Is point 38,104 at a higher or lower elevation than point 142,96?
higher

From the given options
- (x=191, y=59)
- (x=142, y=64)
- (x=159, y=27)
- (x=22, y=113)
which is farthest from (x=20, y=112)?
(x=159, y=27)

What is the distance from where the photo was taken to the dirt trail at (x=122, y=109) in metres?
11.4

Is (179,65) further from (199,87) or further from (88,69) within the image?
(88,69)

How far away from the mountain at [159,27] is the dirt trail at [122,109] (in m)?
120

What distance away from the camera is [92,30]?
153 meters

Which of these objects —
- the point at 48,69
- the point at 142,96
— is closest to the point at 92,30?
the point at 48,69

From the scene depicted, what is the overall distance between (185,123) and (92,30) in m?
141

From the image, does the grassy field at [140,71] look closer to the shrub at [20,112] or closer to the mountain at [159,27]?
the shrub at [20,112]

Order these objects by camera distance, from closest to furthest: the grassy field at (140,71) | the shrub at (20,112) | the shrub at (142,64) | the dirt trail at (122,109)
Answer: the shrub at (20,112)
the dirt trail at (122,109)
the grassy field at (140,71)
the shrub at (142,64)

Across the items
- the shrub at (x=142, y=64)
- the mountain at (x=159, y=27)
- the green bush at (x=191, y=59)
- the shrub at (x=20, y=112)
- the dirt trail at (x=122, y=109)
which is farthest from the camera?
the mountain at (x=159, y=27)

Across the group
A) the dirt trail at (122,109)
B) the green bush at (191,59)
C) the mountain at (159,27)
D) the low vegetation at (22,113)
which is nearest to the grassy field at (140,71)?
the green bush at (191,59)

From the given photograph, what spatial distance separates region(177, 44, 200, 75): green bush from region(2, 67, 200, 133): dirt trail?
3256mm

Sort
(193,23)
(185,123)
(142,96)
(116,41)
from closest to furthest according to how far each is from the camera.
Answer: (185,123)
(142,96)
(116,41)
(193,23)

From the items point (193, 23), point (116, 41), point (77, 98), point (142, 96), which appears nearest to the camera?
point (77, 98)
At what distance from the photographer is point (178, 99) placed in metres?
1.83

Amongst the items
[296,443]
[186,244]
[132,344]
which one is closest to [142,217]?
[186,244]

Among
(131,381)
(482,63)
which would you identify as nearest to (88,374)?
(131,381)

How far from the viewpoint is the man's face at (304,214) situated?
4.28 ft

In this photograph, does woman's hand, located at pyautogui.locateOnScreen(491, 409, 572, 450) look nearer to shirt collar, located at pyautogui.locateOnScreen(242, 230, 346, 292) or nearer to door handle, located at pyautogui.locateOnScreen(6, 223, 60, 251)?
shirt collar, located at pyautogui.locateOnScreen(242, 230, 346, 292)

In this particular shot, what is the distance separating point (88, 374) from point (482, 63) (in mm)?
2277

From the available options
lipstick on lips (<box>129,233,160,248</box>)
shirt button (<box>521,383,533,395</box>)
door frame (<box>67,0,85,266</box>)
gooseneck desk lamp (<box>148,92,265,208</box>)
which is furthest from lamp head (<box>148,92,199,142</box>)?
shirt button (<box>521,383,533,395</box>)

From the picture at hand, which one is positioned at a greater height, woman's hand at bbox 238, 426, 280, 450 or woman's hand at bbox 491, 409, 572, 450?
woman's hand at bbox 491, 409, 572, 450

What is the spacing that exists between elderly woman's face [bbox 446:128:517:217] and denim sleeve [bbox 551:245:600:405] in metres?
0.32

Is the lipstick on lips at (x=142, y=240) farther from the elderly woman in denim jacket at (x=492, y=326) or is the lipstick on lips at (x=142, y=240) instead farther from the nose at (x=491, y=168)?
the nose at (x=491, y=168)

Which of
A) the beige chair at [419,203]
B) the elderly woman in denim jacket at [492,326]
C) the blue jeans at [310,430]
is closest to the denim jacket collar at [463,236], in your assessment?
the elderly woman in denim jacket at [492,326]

+++

• [REQUEST]
Copy the material verbatim, starting at the line that contains "Is the lipstick on lips at (x=142, y=240) farther" and continuing through the final line of the material.

• [WRITTEN REPLY]
Is the lipstick on lips at (x=142, y=240) farther from the elderly woman in denim jacket at (x=492, y=326) or is the lipstick on lips at (x=142, y=240) instead farther from the nose at (x=491, y=168)?
the nose at (x=491, y=168)

Which of
A) the beige chair at [419,203]
B) the elderly woman in denim jacket at [492,326]
C) the blue jeans at [310,430]
is closest to the denim jacket collar at [463,236], in your assessment?
the elderly woman in denim jacket at [492,326]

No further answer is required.